Studies have shown the positive effects of kids' participation in the arts. Musical theater, because it combines theater, music, and dance, requires an extraordinary degree of collaboration. Children gain reading and interpretation skills; they learn to sing on key; they have to memorize blocking and choreography; they must connect what they say to their facial expressions and gestures.

I visited four Metro Nashville Public Schools--the first DMIS city outside of NYC, which started four years ago--and met with Tennessee PAC staff, teaching artists, and teachers who worked on their school's show all year. One teacher told me about a boy who learned to read through the rehearsal process. Another noted that "the children exert self-control and behave in class because they want to be in the show." A teaching artist said, "I see a change in confidence. In the beginning most students are shy and nervous. Through the rehearsal process they have to step out of their comfort zone and not be worried if someone is going to make fun of you." A 3rd grade girl told me, "I learned to be brave and that you always have to do your best and it's worth it." Every student I met said, "It was fun!"

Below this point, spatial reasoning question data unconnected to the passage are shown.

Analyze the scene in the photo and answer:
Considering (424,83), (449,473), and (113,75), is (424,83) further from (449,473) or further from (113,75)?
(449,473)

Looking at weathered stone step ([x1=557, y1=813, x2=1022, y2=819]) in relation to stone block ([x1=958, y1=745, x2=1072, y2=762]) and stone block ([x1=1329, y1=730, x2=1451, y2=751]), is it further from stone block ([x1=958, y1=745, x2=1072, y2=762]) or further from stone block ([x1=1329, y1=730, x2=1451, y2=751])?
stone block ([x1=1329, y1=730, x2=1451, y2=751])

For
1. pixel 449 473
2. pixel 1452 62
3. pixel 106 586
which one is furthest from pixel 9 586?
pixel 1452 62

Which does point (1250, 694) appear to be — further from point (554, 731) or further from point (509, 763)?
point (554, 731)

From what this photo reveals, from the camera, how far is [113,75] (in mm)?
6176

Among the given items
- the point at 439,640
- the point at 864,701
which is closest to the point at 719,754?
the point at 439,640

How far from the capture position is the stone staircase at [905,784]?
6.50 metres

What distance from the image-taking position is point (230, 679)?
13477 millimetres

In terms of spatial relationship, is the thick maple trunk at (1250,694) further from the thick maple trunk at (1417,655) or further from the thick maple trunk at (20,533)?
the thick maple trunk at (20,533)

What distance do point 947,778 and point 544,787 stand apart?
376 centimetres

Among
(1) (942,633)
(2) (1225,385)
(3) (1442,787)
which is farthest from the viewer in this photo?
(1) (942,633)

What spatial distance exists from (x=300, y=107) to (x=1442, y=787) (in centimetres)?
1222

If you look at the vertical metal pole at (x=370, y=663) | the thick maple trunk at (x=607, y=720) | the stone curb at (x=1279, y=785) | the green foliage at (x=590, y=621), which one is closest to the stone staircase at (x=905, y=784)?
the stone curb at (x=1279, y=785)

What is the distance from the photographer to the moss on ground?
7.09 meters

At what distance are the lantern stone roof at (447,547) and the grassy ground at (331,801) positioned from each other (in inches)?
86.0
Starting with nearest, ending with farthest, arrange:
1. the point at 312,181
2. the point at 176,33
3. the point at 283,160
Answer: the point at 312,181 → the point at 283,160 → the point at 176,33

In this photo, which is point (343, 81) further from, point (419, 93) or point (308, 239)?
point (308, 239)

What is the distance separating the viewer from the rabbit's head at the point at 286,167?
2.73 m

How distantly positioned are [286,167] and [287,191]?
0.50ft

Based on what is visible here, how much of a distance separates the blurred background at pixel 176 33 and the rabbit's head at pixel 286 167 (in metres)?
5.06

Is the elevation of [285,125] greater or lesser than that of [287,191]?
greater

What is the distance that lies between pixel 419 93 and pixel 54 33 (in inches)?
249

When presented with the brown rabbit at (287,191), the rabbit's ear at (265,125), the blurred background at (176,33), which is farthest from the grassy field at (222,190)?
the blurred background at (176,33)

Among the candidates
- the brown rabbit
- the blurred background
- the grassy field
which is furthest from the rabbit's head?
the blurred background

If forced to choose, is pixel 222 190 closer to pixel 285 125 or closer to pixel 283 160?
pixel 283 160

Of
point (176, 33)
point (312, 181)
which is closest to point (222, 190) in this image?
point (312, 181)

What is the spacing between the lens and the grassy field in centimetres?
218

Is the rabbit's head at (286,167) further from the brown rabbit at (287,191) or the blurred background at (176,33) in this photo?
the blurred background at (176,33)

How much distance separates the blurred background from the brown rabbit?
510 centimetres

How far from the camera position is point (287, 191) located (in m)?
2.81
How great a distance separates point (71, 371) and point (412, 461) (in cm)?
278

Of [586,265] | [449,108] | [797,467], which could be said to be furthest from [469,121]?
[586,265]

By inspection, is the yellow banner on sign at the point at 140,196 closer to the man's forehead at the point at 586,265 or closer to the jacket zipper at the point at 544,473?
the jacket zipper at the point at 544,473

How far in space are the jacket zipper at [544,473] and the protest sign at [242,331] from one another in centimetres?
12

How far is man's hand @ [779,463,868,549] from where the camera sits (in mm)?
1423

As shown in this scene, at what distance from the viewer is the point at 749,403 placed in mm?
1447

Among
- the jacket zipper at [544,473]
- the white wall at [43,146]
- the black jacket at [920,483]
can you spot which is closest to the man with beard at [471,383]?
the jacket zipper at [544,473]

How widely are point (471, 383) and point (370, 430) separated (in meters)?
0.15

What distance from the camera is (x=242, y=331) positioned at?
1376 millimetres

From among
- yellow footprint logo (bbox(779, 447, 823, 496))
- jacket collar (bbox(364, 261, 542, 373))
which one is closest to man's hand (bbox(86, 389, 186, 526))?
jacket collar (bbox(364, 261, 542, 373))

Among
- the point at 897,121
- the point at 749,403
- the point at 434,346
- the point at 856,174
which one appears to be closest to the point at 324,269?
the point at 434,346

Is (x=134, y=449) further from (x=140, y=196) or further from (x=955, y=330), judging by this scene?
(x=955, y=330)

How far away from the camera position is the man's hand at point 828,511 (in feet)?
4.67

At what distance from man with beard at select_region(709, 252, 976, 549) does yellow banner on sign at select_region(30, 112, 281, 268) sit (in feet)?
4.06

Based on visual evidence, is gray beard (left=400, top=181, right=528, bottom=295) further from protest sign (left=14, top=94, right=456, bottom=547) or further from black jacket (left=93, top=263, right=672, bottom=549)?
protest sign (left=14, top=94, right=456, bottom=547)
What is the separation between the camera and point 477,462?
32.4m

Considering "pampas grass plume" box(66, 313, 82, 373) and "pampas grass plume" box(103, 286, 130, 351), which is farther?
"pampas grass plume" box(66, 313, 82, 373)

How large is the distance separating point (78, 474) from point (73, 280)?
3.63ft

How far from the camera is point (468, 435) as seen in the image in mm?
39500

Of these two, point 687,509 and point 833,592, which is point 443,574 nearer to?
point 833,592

In spite of ample evidence that the arts enhance children's intellectual and emotional development, funding continues to be cut across the country. And this is where corporations can step in. Skeptics might worry about Disney's over-reach: don't they already own the souls of our daughters who only want to be princesses? Haven't we heard "Let It Go" from Frozen more than anyone can bear? Others might fret that musical theater isn't Shakespeare or Ibsen but is popular, mainstream entertainment.

But these issues take on a different weight when economically disadvantaged children of color get the chance to perform. Students play any role, often across gender, and race-specific casting has no traction. They can pretend, take up space on stage, sing and dance. When kids are familiar with the stories and the songs, they're eager to commit to this ambitious project.

Over the past 10 years, these programs have supported hundreds of performances at more than 150 schools, with well over 10,000 children performing and almost as many helping backstage. Because the programs aim to seed what they hope will become sustainable musical theater programs, the sponsors gradually reduce support each year, which forces the school to take on more logistical and artistic responsibility. Almost all of the schools have continued producing musicals; some are now in their 10th year.

I saw a heartfelt and entertaining production of Alice in Wonderland JR. at Wright Middle Prep School in Nashville, in which three girls of different sizes were cast as Alice (at different points in her size-altering adventures), another three girls were cast as Cheshire Cats, and 30 other kids--almost all of them African American, Latino, or Kurdish--filled out the cast. As they sang, danced, and acted with ferocious commitment and electric enthusiasm, it was clear that this musical was an extraordinarily affirming experience.

And I thought about Broadway, so stubbornly white, and the Tony Awards, in which only three actors of color (of 20) are nominated for best performance in a musical. If musical theater will ever be racially, ethnically, and socioeconomically diverse, this is how it's going to happen, enabled by the organizational machinery, the adaptable repertoire, and the money of the rich corporations that own Broadway.

Though these programs' rhetoric is entirely about process and having fun--their materials say that they're not training professional actors--it's not impossible to envision a girl who debuted as Jasmine in Aladdin KIDS in 2015 landing the role on Broadway in 2025. In fact, it's hard to imagine she'll get there any other way.